====== Document section ======

Juilliard PianoScope at The Morgan Library
“It’s not easy writing in a dugout, it’s too cramped and too wet, and all day long one’s ears are ringing with the sound of eternal gunfire. Outside, shells are flying around our heads. … Everything gets shot at here, nowhere can one live for 2 or 3 days in the blissful knowledge of not hearing this beastly noise. In fact we’re no better off than the conscripts in the trenches. You can’t imagine how sick and tired I am of this life. How long does this wretched existence have to go on? Will this stupid breed of idiots never put an end to this devilish war? … But enough of this grumbling, it won’t do any good.”
Composer Paul Hindemith wrote these words while serving at the Western Front in World War I, the nasty, brutish (though not short) cataclysm that began 100 years ago this summer. In the fall, faculty member Aaron Wunsch gave a course on the piano music of World War I, and on December 9, at the Morgan Library, the students who took it will perform short works by 14 composers (among them Ravel, who's pictured; Prokofiev, Stravinsky, Bartók, and Debussy). As part of the program, Juilliard actors will do dramatic readings of World War I poetry and excerpts from composers’ letters. A shorter version of the concert without the dramatic readings takes place in Paul Hall on December 3.
Evening Division Ramps Up for Spring
Itching for more behind-the-scenes info about other upcoming Juilliard performances? The Evening Division has many multifaceted courses this spring, and many are related to performances, including dramaturg Shana Komitee’s short course connected to the third-year actors’ Shakespeare repertory. Other highlights of the spring catalog include The American Symphony in the 20th Century; Beyond Practicing: Skills for Optimal Performance; The Basics of Singing; Introduction to Music Technology; Understanding the Music Business; and Music Theory and Analysis.
Archives Commemorates Rosalyn Tureck’s Centennial
A new exhibit in the Juilliard Archives, which will be up through December 19, celebrates Rosalyn Tureck’s many years at Juilliard. A pianist and harpsichordist who devoted more than six decades to the performance and study of the music of Johann Sebastian Bach, Tureck (1914-2003) moved to New York at the age of 16 to study with Olga Samaroff at the Juilliard Graduate School on fellowship. As a student, she was an accompanist for Paul Kochanski and also Madame Samaroff’s teaching assistant. Before graduating with distinction in 1935, Tureck won the National Federation of Music Clubs competition and the Schubert Memorial Award for appearances with the Philadelphia Symphony Orchestra. Tureck was a member of the Juilliard faculty from 1944 to 1956, and from 1972 to 1992 she gave lectures and master classes here, including classes in Bach transcription for guitar. Among her students were Sharon Isbin, Edgar Roberts, Thomas Brockman, Kurt Saffir, and Charles Wadsworth.

======

**Tasks to perform:**
A: According to the Juilliard news items, on what date does the shorter concert without dramatic readings take place in Paul Hall?
B: Name all the students of Rosalyn Tureck that the Juilliard news items mention.
The rows that come next have no connection to the Juilliard news items.

====== Data records ======

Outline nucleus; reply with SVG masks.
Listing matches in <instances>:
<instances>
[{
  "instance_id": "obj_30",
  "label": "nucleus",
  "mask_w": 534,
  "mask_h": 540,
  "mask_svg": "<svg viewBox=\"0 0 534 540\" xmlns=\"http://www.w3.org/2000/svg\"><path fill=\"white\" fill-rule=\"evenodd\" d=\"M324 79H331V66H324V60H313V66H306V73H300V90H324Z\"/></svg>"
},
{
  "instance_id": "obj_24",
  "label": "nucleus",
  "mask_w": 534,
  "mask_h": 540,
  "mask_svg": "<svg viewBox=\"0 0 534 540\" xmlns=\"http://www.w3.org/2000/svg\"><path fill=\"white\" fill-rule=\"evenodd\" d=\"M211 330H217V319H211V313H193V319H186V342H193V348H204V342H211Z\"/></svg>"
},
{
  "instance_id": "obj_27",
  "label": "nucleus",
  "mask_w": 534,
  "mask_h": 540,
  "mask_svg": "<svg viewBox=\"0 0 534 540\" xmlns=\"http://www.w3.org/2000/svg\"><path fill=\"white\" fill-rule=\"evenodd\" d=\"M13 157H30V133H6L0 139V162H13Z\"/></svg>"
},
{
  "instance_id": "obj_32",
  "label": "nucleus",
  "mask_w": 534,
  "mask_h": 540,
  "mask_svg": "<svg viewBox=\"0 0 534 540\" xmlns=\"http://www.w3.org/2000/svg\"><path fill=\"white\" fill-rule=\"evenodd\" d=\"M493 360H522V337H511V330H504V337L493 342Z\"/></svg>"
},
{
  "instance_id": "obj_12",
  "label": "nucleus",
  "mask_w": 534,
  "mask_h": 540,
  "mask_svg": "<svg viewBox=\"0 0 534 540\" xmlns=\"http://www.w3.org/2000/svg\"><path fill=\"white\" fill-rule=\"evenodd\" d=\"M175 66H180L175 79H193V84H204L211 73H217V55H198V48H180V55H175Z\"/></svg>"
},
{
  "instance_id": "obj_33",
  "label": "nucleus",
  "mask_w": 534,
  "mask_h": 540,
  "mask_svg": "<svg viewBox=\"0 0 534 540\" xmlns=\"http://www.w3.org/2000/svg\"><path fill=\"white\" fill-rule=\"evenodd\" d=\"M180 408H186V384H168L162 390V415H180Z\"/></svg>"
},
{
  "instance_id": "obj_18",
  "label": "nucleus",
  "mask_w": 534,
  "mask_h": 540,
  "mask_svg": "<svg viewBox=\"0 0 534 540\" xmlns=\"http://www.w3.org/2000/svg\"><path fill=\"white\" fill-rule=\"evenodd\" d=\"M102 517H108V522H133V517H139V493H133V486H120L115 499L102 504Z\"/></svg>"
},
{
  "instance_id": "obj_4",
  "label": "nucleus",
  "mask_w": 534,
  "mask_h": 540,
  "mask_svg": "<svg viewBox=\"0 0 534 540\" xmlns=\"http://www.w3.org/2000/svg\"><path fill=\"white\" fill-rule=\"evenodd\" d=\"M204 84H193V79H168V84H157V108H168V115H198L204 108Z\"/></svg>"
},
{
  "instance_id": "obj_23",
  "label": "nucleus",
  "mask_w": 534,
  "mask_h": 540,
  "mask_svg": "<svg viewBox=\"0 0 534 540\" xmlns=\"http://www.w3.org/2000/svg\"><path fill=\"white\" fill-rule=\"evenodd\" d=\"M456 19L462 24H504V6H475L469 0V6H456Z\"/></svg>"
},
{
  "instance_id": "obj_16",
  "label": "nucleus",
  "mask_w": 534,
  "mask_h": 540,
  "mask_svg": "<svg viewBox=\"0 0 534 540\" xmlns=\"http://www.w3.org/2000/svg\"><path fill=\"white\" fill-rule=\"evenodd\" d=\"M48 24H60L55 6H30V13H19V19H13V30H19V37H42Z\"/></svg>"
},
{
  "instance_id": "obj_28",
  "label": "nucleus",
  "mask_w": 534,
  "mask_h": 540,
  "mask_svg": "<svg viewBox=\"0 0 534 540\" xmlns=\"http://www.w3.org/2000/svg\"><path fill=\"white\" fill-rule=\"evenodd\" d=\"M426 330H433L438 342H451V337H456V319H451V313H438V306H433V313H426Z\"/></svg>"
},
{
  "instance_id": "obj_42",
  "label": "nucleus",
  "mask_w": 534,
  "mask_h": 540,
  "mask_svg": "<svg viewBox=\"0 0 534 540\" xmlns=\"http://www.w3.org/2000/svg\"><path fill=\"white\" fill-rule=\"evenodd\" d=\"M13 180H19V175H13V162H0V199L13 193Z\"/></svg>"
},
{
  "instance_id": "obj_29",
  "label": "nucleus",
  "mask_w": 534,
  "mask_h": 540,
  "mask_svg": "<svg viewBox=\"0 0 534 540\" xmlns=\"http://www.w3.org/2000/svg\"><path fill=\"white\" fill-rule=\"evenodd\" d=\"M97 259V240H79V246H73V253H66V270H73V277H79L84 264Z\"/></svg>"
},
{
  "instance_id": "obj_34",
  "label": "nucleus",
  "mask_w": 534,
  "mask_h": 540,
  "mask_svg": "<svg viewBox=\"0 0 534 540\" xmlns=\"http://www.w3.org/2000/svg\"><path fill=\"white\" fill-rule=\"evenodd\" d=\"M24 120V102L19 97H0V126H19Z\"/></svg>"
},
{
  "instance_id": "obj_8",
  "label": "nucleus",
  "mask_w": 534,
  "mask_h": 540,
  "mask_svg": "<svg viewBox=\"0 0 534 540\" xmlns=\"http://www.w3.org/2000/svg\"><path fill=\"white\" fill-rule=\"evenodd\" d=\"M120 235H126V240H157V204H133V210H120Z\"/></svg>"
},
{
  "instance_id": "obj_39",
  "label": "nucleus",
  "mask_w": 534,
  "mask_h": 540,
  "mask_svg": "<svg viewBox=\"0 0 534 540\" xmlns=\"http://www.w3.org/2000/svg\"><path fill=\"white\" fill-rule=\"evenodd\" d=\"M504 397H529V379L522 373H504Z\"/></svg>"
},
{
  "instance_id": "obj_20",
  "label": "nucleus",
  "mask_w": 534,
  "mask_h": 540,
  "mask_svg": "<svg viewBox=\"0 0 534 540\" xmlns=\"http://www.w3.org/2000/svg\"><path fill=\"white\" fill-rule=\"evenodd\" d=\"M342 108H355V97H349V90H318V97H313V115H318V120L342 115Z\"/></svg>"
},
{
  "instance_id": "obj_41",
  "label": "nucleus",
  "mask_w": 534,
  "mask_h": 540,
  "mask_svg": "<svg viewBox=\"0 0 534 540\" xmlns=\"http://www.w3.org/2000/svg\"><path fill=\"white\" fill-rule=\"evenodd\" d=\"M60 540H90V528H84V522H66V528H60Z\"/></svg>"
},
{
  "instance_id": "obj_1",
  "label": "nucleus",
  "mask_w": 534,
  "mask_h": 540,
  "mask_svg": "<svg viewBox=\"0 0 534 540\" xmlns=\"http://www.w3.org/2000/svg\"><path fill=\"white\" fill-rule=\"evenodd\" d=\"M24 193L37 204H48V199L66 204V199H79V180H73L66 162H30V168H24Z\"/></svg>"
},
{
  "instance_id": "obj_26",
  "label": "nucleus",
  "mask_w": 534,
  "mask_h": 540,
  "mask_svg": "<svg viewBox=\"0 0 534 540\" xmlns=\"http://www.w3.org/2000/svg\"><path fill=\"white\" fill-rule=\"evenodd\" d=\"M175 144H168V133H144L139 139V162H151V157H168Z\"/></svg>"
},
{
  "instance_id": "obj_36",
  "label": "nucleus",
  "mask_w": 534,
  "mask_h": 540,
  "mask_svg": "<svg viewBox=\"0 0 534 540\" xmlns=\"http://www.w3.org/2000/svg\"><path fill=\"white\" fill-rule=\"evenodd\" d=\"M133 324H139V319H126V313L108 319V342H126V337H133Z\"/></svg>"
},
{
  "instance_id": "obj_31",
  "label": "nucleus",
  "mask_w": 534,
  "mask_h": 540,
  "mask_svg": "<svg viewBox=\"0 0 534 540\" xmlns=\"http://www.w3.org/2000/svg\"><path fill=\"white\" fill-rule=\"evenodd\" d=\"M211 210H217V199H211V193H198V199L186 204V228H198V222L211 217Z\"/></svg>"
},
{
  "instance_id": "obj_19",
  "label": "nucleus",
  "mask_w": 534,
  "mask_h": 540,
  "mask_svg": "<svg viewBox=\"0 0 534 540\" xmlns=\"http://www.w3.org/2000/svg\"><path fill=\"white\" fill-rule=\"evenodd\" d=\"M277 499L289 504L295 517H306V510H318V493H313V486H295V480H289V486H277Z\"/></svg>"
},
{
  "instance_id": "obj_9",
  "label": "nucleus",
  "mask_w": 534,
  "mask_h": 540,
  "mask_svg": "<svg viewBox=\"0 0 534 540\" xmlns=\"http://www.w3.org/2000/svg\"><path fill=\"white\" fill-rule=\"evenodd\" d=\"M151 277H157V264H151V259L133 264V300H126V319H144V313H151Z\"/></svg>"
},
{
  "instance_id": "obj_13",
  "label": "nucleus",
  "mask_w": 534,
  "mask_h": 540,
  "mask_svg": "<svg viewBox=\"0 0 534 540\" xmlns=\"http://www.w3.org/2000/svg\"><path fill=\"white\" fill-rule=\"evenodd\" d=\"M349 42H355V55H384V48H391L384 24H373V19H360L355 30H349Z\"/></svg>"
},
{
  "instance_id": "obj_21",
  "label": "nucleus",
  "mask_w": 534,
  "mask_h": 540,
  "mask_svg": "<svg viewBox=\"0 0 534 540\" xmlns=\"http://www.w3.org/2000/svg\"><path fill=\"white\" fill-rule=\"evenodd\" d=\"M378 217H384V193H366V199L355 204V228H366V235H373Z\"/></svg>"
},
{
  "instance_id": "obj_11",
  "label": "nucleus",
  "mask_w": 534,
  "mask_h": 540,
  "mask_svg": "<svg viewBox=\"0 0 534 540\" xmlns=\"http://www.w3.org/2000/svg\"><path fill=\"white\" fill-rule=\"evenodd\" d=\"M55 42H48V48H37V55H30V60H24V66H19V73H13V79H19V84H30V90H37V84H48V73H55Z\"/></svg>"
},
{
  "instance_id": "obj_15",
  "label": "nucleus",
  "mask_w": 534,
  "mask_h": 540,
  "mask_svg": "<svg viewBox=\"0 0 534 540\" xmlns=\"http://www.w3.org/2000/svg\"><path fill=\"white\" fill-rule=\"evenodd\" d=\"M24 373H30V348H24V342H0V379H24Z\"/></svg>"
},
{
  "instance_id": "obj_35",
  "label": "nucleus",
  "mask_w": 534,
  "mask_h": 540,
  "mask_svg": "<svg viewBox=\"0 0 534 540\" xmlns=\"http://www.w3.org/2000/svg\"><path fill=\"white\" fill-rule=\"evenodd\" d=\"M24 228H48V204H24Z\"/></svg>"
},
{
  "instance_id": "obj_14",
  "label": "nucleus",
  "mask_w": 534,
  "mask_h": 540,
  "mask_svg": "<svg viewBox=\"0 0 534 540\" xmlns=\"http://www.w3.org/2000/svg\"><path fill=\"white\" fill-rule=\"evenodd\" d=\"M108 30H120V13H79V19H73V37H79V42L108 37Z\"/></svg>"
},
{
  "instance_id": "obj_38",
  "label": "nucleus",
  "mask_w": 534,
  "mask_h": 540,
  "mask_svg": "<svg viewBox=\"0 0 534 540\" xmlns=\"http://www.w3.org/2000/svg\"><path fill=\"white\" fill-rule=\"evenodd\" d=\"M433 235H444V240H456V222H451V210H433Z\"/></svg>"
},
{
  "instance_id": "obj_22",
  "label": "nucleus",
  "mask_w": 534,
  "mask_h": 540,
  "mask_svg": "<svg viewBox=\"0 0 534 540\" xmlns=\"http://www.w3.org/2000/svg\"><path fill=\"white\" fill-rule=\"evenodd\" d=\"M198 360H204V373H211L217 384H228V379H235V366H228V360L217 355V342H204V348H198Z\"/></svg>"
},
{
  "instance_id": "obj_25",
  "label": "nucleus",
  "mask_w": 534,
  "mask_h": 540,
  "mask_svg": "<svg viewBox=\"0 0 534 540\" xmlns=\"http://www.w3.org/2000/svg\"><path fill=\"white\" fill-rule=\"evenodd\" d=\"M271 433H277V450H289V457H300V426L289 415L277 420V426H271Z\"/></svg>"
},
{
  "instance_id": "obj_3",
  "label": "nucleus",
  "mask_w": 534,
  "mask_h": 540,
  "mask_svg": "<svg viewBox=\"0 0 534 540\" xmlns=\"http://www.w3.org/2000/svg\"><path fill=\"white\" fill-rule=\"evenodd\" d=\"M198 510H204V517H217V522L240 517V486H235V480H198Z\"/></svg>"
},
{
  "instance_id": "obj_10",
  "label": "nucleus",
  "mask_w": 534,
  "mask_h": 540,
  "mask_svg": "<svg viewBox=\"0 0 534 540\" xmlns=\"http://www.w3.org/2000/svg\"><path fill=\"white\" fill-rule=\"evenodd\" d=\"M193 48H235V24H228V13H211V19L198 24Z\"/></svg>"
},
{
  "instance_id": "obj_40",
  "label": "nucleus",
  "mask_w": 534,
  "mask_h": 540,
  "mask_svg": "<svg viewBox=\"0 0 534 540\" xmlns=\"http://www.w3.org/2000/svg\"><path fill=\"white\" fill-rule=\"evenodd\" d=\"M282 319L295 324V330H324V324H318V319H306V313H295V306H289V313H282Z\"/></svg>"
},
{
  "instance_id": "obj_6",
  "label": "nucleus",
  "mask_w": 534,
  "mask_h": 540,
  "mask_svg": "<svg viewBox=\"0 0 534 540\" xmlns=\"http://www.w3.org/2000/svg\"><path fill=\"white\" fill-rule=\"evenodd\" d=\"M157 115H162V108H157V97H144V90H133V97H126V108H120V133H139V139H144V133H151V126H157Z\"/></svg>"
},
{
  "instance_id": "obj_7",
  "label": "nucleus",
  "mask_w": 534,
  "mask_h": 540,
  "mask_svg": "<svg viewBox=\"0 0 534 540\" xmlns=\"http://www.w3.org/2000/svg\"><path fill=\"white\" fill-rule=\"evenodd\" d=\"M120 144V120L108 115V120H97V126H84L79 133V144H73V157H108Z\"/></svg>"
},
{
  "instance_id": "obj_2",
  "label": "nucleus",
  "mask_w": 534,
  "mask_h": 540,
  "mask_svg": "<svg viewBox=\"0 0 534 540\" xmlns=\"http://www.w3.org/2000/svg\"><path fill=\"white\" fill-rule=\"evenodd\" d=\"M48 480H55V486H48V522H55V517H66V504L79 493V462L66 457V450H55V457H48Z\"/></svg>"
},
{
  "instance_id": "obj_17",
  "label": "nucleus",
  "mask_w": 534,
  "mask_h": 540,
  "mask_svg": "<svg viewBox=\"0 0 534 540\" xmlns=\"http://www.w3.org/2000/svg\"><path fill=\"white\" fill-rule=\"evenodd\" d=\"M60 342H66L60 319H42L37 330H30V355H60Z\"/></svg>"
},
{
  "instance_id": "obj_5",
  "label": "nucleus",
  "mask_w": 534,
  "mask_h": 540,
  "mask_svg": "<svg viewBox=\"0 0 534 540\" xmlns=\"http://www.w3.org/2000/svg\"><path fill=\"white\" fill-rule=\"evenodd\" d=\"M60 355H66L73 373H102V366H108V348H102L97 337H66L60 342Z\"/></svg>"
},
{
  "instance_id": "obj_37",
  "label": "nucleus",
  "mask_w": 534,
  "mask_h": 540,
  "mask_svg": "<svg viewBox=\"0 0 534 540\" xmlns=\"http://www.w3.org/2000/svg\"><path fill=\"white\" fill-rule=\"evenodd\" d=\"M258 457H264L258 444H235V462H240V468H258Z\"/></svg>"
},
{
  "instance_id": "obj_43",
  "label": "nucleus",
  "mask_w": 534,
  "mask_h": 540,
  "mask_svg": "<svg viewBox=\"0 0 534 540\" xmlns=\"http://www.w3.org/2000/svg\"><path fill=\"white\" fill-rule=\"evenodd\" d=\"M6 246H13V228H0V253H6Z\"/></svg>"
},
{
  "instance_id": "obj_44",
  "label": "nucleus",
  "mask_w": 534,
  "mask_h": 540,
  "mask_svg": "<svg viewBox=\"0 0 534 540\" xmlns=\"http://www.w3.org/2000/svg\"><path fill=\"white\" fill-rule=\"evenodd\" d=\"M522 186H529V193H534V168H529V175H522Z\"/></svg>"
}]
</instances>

======

**Per-task outputs:**
A: December 3.

B: Sharon Isbin, Edgar Roberts, Thomas Brockman, Kurt Saffir, and Charles Wadsworth.